» **Document segment**
Segment Open
I'm trying to skip a set # of characters in Matlab using textscan. The documentation states that %*nc will skip n characters (EVEN delimiters).
I thought the following would work:
str = ' 0: 1/ 1 1| ASDFASDF | 1 | 5 ';
pat = '%f: %f/%f %f|%*17c|%f | %f';
wtf = textscan(str,pat,'MultipleDelimsAsOne',true)
which yields:
{[0]} {[1]} {[1]} {[1]} {0×1 double} {0×1 double}
This is not correct, the last entries should be 1 and 5.
By luck I happened to try capturing those characters rather than skipping ...
%Notice I removed the '*' character
pat = '%f: %f/%f %f|%17c|%f | %f';
wtf = textscan(str,pat,'MultipleDelimsAsOne',true)
which yields:
{[0]} {[1]} {[1]} {[1]} {'ASDFASDF | 1 | '} {0×1 double} {0×1 double}
This was completely unexpected, the returned string starts at the first non-space and consumes past where I had intended. Based on this I tried:
%I've increased the size and removed the bordering '|' characters
old_pat = '%f: %f/%f %f|%*17c|%f | %f';
new_pat = '%f: %f/%f %f%*19c%f | %f';
wtf = textscan(str,new_pat,'MultipleDelimsAsOne',true)
Segment Closed
[Dataset items]
Segment Open
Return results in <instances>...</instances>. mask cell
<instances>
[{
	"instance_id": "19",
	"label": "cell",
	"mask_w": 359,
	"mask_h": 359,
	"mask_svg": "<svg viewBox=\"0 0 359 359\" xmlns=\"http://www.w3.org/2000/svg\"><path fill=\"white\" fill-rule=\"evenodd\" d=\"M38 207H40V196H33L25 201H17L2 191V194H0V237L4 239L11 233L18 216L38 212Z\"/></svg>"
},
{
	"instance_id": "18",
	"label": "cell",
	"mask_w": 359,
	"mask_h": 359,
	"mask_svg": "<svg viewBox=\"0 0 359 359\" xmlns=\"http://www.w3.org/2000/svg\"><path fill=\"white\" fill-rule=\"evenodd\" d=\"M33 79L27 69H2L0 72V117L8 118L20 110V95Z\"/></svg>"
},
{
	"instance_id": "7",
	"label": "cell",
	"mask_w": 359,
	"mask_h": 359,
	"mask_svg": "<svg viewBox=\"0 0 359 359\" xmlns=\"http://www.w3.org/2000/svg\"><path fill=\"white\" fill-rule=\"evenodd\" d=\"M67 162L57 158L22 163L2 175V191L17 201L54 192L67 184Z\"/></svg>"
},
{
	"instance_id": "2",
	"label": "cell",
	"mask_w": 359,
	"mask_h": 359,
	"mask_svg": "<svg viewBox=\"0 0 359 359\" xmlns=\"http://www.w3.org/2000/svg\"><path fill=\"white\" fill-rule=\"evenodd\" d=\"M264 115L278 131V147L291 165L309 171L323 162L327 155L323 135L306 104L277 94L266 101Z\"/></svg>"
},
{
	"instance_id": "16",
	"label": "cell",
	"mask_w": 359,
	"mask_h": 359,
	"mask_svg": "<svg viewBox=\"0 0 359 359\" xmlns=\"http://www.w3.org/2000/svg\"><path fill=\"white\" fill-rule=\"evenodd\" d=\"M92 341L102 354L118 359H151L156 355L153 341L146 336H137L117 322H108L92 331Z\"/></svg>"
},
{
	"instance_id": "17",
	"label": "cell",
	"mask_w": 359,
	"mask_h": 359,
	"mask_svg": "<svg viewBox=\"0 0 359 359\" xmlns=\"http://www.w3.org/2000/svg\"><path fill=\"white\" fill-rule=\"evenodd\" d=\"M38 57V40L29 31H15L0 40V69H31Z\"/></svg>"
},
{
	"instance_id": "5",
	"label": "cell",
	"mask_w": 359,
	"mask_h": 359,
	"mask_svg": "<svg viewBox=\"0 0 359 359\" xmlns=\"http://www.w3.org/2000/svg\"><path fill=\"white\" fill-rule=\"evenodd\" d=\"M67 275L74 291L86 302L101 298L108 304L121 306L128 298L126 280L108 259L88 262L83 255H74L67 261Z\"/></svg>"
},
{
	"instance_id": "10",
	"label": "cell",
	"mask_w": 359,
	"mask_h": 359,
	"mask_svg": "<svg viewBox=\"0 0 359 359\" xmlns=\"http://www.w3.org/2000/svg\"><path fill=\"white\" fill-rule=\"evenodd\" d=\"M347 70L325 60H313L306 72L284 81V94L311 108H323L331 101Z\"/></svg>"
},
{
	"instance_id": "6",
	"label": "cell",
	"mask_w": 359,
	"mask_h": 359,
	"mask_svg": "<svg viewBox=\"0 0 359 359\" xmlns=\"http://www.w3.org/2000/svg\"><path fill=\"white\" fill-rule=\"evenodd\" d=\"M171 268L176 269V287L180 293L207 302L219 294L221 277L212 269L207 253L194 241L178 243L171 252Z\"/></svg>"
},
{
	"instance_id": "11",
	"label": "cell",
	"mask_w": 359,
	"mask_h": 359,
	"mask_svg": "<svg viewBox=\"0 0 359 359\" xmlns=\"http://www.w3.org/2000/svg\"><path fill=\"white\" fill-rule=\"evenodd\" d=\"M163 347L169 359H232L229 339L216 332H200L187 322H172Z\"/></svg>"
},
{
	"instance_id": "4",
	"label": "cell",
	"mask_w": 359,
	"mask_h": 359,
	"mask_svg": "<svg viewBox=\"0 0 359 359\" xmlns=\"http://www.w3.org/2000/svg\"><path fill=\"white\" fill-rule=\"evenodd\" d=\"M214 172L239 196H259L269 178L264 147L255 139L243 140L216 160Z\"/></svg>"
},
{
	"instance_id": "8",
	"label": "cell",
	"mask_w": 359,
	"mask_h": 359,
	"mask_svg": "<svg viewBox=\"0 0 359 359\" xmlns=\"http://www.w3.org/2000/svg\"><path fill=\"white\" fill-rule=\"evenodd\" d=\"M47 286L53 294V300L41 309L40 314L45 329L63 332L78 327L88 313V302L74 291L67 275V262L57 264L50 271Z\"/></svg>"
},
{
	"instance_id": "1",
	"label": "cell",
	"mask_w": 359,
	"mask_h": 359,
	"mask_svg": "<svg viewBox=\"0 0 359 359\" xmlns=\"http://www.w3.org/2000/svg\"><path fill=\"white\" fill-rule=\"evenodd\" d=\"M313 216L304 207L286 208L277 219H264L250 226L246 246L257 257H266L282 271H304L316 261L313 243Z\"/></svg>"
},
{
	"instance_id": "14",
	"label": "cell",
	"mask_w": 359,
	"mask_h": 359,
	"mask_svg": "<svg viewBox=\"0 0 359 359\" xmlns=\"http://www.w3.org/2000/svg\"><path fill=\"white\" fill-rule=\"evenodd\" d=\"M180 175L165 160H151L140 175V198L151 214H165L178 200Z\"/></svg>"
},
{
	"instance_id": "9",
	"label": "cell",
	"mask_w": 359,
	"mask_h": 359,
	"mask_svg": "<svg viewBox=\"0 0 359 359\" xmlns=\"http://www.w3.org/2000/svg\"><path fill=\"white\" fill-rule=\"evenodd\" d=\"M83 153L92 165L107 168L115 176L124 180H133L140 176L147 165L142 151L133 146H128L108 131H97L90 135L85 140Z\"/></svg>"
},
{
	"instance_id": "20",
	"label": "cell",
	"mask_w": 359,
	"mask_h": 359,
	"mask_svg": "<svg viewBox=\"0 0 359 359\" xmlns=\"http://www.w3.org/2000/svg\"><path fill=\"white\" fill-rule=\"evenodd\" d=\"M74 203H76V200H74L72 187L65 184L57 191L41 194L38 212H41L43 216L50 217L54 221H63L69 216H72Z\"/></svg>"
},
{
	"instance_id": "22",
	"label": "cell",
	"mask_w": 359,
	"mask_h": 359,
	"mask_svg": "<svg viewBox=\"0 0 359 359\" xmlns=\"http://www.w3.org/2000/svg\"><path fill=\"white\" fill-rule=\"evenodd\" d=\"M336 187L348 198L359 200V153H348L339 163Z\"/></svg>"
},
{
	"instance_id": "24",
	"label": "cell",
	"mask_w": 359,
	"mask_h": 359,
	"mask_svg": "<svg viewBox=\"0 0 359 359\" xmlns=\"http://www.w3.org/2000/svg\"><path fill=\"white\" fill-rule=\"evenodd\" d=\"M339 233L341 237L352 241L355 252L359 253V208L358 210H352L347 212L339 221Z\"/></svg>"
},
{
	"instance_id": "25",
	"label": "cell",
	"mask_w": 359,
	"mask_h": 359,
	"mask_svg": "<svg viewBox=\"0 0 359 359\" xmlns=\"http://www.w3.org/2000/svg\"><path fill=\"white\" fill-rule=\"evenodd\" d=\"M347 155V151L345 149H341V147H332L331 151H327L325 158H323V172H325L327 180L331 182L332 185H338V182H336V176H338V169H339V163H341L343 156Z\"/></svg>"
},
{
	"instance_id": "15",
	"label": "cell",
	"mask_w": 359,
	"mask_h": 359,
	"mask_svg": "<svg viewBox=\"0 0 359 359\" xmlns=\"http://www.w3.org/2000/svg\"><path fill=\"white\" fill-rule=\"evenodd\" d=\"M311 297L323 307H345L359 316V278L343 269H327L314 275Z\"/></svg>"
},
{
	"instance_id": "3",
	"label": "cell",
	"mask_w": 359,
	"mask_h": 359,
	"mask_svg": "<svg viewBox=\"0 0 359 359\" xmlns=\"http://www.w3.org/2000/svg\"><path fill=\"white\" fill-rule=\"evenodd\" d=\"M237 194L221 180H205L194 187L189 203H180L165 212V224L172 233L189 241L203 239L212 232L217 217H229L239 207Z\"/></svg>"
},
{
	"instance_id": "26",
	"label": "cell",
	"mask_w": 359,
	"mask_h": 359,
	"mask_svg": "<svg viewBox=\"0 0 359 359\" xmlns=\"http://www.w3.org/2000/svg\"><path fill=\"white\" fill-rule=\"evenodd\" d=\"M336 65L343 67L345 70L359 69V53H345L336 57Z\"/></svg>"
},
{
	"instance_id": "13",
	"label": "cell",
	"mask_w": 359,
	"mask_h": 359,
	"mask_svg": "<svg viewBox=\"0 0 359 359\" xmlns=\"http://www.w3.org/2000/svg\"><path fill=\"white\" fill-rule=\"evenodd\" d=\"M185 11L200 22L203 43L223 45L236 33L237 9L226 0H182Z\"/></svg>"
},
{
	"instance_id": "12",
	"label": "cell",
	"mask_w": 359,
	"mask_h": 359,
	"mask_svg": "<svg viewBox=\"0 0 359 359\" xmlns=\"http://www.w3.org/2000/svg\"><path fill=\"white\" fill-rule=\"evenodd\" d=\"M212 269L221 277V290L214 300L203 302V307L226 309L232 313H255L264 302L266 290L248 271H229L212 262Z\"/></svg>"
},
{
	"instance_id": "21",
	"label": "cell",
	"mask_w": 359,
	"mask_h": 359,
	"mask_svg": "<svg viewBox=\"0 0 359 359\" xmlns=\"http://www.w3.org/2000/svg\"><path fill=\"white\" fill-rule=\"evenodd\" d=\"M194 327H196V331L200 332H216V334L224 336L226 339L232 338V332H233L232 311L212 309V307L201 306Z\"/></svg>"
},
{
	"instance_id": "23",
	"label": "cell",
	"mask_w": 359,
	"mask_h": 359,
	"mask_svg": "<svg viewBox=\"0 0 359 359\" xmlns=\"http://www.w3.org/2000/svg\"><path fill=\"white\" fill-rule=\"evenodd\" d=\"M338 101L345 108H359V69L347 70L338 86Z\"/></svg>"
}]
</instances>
Segment Closed
» **Explore the material**
A – List every distinct variable name that receives a value in the code of the Matlab textscan question.
B – Carry on the Matlab textscan question from its final line of code.

» **Expected responses**
A – str, pat, wtf, old_pat, new_pat

B –
which yields my targeted result:
{[0]} {[1]} {[1]} {[1]} {[1]} {[5]}
I would have thought that after matching the literal character '|' that %*nc would start consuming/skipping at the space, not after the first non-space. Is this behavior expected based on the documentation? What's happening here?
Note, I originally had %[^|] in this area but I ran into problems when the text itself was '|' or '||'. So now I'm going to do a double pass (or maybe actually capture and then trim the whitespace) since I couldn't figure out how to adjust the textscan call to gracefully ignore those cases.